The book is herky-jerky, beginning when Theo is a man, then he’s a boy, and the reader follows his misadventures until he’s a man again. The opening of the end was like a punch to the gut. Journals? Letters to his dead mother? Incomplete recollections?

I see why this book is renowned, the imagery is breathtaking. However, I felt woefully under-educated and inexperienced as I read. I would probably flunk out of this book club.

‘The Goldfinch’ is an education in art history, antiquities, high society and those middling others who slink about feasting on the scraps of the wealthy and trying to blend in with fanciful histories and equally fancy attire. ‘The Goldfinch’ offers lessons in wealth, ill gotten gains, addiction, abandonment, self preservation, (homoerotic) love, and obsession.

But I can’t say I enjoyed this book…

Once I made it through chapter one, the plot became more engaging. I felt deeply for the poor orphaned Theo. I hoped he would turn out okay, but he won’t based on the beginning of chapter one (an unhappy fact that stayed with me as I read the 780+pages). I continued to read because I needed to know how he ended up in such a state.

There was no escaping the sense of being told a story. The language and tone of the narration, the word choice all felt deliberate. A boy of 13 would not speak in such a way, despite acknowledging he was gifted in words from a young age.

What truly kept me turning the page was the colorful supporting cast. Boris, Hobie, Pippa, the doormen, the Barbours, even Welty and Mrs. Decker were much more interesting than Theo. Perhaps because Theo himself believed them to be more alive than he was.

But I can’t say I liked this book.

Clearly, there is a master at work in these pages. Tartt paints vivid pictures that only come alive in the presence of others. Theo is a drugged out, paranoid antiques dealer who suffers from PTSD.

The book was ridiculously long for a simple premise which repeated itself. Theo the accidental art thief coveted his treasure. The painting was then stolen from him, and he was never aware until one of his antiques customers confronts him about being swindled. Why Hobie made replica furniture was lost on me… Boris, the loveable scamp, showed up to confess that he’d taken the painting some years earlier and had amassed a fortune from it, but he will get it back for his beloved ‘Potter.’

All the best parts had Boris in it.

But I still don’t know if I liked this book.

→ Provided material
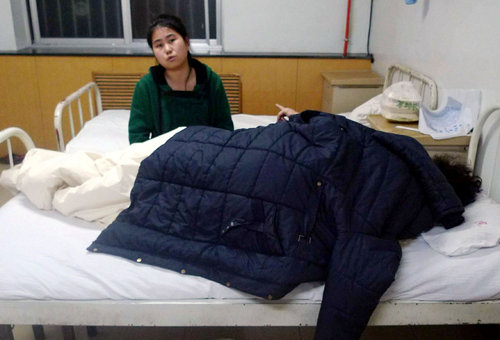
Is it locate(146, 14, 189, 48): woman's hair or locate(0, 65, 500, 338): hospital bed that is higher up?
locate(146, 14, 189, 48): woman's hair

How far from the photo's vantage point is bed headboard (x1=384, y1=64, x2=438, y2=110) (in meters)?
2.48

→ Your goal
Please output the part of the book review starting at "There was no" and ending at "suffers from PTSD.", word for word. The data has no role in this work.

→ Response below
There was no escaping the sense of being told a story. The language and tone of the narration, the word choice all felt deliberate. A boy of 13 would not speak in such a way, despite acknowledging he was gifted in words from a young age.

What truly kept me turning the page was the colorful supporting cast. Boris, Hobie, Pippa, the doormen, the Barbours, even Welty and Mrs. Decker were much more interesting than Theo. Perhaps because Theo himself believed them to be more alive than he was.

But I can’t say I liked this book.

Clearly, there is a master at work in these pages. Tartt paints vivid pictures that only come alive in the presence of others. Theo is a drugged out, paranoid antiques dealer who suffers from PTSD.